__Do this__: Below are the records. Restate word for word every line from the one that contains "Looking carefully, is" through the final line, both included.

__Excerpts of spatial question data__:
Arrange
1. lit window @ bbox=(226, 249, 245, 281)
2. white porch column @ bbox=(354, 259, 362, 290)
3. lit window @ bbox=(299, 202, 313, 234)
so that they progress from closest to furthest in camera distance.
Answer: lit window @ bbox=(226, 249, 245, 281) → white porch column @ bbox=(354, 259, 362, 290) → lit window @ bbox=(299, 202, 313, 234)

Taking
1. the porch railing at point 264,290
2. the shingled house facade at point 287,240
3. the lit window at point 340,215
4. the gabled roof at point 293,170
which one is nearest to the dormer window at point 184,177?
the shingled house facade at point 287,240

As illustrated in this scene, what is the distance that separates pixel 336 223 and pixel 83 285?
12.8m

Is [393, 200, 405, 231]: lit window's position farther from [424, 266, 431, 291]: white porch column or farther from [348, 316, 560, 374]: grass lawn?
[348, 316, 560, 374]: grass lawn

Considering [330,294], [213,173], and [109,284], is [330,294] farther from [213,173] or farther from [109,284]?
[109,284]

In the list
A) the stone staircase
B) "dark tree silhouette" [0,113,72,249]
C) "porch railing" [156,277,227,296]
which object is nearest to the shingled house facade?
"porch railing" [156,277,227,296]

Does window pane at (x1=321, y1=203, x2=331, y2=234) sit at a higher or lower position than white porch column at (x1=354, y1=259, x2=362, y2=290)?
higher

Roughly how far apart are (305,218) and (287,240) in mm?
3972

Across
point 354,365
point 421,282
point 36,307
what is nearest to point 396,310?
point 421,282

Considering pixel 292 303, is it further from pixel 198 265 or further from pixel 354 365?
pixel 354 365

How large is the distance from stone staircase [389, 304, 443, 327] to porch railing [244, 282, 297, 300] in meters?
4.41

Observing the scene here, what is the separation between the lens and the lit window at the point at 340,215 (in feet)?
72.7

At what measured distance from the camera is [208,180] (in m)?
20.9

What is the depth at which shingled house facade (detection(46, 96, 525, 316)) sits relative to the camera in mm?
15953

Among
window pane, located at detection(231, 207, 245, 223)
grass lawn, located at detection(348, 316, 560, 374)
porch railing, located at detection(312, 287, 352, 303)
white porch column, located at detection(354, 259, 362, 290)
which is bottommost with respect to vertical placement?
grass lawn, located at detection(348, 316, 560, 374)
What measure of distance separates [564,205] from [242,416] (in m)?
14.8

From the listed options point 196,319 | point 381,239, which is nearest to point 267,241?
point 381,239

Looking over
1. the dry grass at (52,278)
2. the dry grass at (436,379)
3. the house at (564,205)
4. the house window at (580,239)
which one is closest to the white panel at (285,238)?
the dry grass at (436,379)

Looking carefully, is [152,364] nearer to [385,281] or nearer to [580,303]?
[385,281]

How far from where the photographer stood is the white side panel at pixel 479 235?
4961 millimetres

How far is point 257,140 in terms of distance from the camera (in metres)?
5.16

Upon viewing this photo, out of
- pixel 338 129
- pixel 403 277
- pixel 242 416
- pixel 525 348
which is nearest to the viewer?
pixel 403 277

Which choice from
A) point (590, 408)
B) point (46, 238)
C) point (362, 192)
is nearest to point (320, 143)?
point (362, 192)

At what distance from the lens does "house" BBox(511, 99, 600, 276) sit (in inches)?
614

__Problem solution__:
Looking carefully, is [152,364] nearer to [385,281] or nearer to [580,303]?
[385,281]

How far from where the photographer stood is the white side panel at pixel 479 235?
4961 millimetres

How far is point 257,140 in terms of distance from the camera (in metres)?
5.16

Upon viewing this photo, out of
- pixel 338 129
- pixel 403 277
- pixel 242 416
- pixel 525 348
which is nearest to the viewer?
pixel 403 277

Which choice from
A) point (590, 408)
B) point (46, 238)
C) point (362, 192)
is nearest to point (320, 143)?
point (362, 192)

At what distance from the lens does "house" BBox(511, 99, 600, 276) sit (in inches)?
614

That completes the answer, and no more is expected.